In the text on Lissajous and rose curves, how many petals does the rose curve produce when n=4?

Text passage
———
Add a phase offset for asymmetric forms:
let x = cx + sin(A * t + HALF_PI) * 180;
The phase offset rotates one of the oscillations, breaking the symmetry and producing entirely different shapes from the same frequency ratio. Animate the phase over time and the curve morphs smoothly from one form to another -- mesmerizing to watch.
Here's a grid of Lissajous patterns, showing how the ratios create variety:
function setup() {
createCanvas(600, 600);
background(20);
noFill();
strokeWeight(1);
for (let row = 1; row <= 4; row++) {
for (let col = 1; col <= 4; col++) {
let cx = col * 130 - 30;
let cy = row * 130 - 30;
let A = col, B = row;
stroke(map(col, 1, 4, 100, 255), 150, map(row, 1, 4, 255, 100));
beginShape();
for (let t = 0; t < TWO_PI * 4; t += 0.01) {
vertex(cx + sin(A * t) * 50, cy + sin(B * t) * 50);
}
endShape();
}
}
}
A 4x4 grid of 16 different curves, each determined by a simple integer ratio. This is a classic generative art output -- systematic variation of mathematical parameters producing visual richness. The kind of thing you could print on a poster.
Rose curves: flowers from math
A polar equation: r = cos(n * angle) traces out petal-like shapes:
function setup() {
createCanvas(500, 500);
background(20);
noFill();
let cx = 250, cy = 250;
let n = 5; // odd n = n petals, even n = 2n petals
stroke(255, 100, 150);
strokeWeight(2);
beginShape();
for (let a = 0; a < TWO_PI; a += 0.01) {
let r = cos(n * a) * 180;
let x = cx + cos(a) * r;
let y = cy + sin(a) * r;
vertex(x, y);
}
endShape(CLOSE);
}
n=3 gives 3 petals. n=5 gives 5 petals. n=4 gives 8 petals (even numbers double the count). And here's where it gets really interesting: use fractional values like n=2.5 and the petals overlap -- the curve needs multiple full rotations to close on itself, creating intricate layered patterns.
Try n=0.5 with many rotations, or n=PI (irrational -- the curve never closes, it fills the circle). These are the kind of discoveries you make when you play with parameters instead of memorizing formulas. Every value of n gives you a different flower.
You can also combine rose curves with noise from our episode 12 implementation. Vary the amplitude per-petal by multiplying the radius with a noise value sampled at the current angle. Some petals get bigger, some smaller, and suddenly your mathematical flower looks hand-drawn. Layer multiple rose curves at different n values with different colors and opacity, and you get compositions that look like botanical illustrations generated purely from math. There's an entire generative art subgenre built on this idea.
———
Collected data entries
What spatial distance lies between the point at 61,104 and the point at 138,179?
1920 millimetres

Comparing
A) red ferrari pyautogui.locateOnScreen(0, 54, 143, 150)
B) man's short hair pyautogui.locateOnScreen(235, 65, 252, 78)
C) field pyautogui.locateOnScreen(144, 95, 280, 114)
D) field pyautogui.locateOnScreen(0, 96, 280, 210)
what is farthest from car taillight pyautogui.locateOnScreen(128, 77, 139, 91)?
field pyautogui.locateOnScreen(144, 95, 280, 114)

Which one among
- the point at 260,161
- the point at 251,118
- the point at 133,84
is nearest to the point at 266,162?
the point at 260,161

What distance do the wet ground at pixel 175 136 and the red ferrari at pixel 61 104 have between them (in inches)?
———
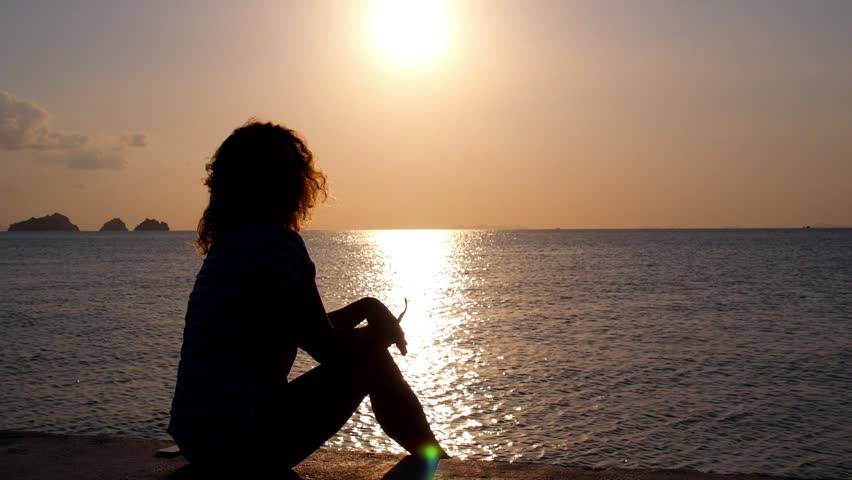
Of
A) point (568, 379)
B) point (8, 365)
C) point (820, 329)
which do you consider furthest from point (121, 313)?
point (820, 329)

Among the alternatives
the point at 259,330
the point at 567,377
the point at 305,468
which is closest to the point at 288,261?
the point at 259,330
———
Answer for this exercise
It produces 8 petals.